Re: Scaling shared buffer eviction

From: Amit Kapila <amit(dot)kapila16(at)gmail(dot)com>
To: Robert Haas <robertmhaas(at)gmail(dot)com>
Cc: Andres Freund <andres(at)2ndquadrant(dot)com>, pgsql-hackers <pgsql-hackers(at)postgresql(dot)org>
Subject: Re: Scaling shared buffer eviction
Date: 2014-09-26 14:31:46
Message-ID: CAA4eK1+r=7uX+2f5dC6T3dW1wLM-K7cwtPF8rhyW6TJak+D=pg@mail.gmail.com
Views: Raw Message | Whole Thread | Download mbox | Resend email
Thread:
Lists: pgsql-hackers

On Fri, Sep 26, 2014 at 7:04 PM, Robert Haas <robertmhaas(at)gmail(dot)com> wrote:

> On Fri, Sep 26, 2014 at 7:40 AM, Amit Kapila <amit(dot)kapila16(at)gmail(dot)com>
> wrote:
>
>> First of all thanks for committing part-1 of this changes and it
>> seems you are planing to commit part-3 based on results of tests
>> which Andres is planing to do and for remaining part (part-2), today
>> I have tried some tests, the results of which are as follows:
>>
>> Scale Factor - 3000, Shared_buffer - 8GB
>>
>> Patch_Ver/Client_Count 16 32 64 128 reduce-replacement-locking.patch
>> + 128 Buf Partitions 157732 229547 271536 245295
>> scalable_buffer_eviction_v9.patch 163762 230753 275147 248309
>>
>>
>> Scale Factor - 3000, Shared_buffer - 8GB
>>
>>
Typo here Scale Factor - 3000, Shared_buffer - *2*GB

> Patch_Ver/Client_Count 16 32 64 128 reduce-replacement-locking.patch
>> + 128 Buf Partitions 157781 212134 202209 171176
>> scalable_buffer_eviction_v9.patch 160301 213922 208680 172720
>>
>>
>> The results indicates that in all cases there is benefit by doing
>> part-2 (bgreclaimer).

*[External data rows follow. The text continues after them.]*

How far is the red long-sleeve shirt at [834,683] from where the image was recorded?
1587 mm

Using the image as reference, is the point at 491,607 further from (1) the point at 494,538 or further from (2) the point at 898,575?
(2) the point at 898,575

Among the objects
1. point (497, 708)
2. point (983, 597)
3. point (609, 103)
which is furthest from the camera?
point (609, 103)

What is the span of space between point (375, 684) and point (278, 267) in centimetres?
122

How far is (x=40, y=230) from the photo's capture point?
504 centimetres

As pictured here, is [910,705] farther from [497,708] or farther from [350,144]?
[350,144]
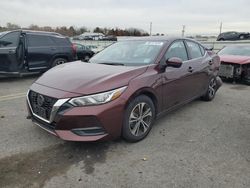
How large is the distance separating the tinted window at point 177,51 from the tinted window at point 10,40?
18.7 feet

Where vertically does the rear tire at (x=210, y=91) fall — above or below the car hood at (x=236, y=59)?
below

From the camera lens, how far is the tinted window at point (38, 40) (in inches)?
336

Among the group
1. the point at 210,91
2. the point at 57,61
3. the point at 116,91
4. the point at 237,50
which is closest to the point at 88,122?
the point at 116,91

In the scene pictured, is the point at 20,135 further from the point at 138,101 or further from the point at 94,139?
the point at 138,101

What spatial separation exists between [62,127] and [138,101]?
1.15 m

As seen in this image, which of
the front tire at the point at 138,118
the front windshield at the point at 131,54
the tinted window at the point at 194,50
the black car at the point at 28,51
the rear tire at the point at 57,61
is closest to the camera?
the front tire at the point at 138,118

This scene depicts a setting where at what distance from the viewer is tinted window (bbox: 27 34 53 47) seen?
28.0ft

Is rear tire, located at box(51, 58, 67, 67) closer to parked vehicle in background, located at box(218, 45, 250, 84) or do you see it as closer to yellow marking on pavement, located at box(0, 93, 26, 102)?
yellow marking on pavement, located at box(0, 93, 26, 102)

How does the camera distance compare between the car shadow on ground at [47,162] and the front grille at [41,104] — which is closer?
the car shadow on ground at [47,162]

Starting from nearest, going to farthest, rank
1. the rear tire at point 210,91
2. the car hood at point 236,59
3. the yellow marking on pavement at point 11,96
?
the rear tire at point 210,91, the yellow marking on pavement at point 11,96, the car hood at point 236,59

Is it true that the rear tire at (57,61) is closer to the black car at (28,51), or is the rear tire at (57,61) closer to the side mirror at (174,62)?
the black car at (28,51)

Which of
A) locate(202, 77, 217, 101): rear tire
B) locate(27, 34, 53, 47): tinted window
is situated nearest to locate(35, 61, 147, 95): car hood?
locate(202, 77, 217, 101): rear tire

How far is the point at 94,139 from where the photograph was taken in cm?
321

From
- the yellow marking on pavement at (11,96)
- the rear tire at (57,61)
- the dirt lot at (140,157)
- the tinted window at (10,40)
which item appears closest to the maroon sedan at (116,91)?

Though the benefit at this configuration is
>> not high, but might be at some higher configurations
>> (scale factor - 10000) there is more benefit. Do you see any merit
>> in pursuing further to accomplish part-2 as well?
>>
>
> Interesting results. Thanks for gathering this data.
>
>
One more point I have missed is that above data is using
"-M prepared" option of pgbench.

> If this is the best we can do with the bgreclaimer, I think the case for
> pursuing it is somewhat marginal. The biggest jump you've got seems to be
> at scale factor 3000 with 64 clients, where you picked up about 4%. 4%
> isn't nothing, but it's not a lot, either. On the other hand, this might
> not be the best we can do. There may be further improvements to
> bgreclaimer that make the benefit larger.
>
> Backing up a it, to what extent have we actually solved the problem here?
> If we had perfectly removed all of the scalability bottlenecks, what would
> we expect to see? You didn't say which machine this testing was done on
>

It was IBM POWER7
Sorry, I should have mentioned it.

> , or how many cores it had, but for example on the IBM POWER7 machine, we
> probably wouldn't expect the throughput at 64 clients to be 4 times the
> throughput at 16 cores because up to 16 clients each one can have a full
> CPU core, whereas after that and out to 64 each is getting a hardware
> thread, which is not quite as good. Still, we'd expect performance to go
> up, or at least not go down. Your data shows a characteristic performance
> knee: between 16 and 32 clients we go up, but then between 32 and 64 we go
> down,
>

Here another point worth noting is that it goes down between
32 and 64 when shared_buffers is 2GB, however when
shared_buffers are 8GB it doesn't go down between 32 and 64.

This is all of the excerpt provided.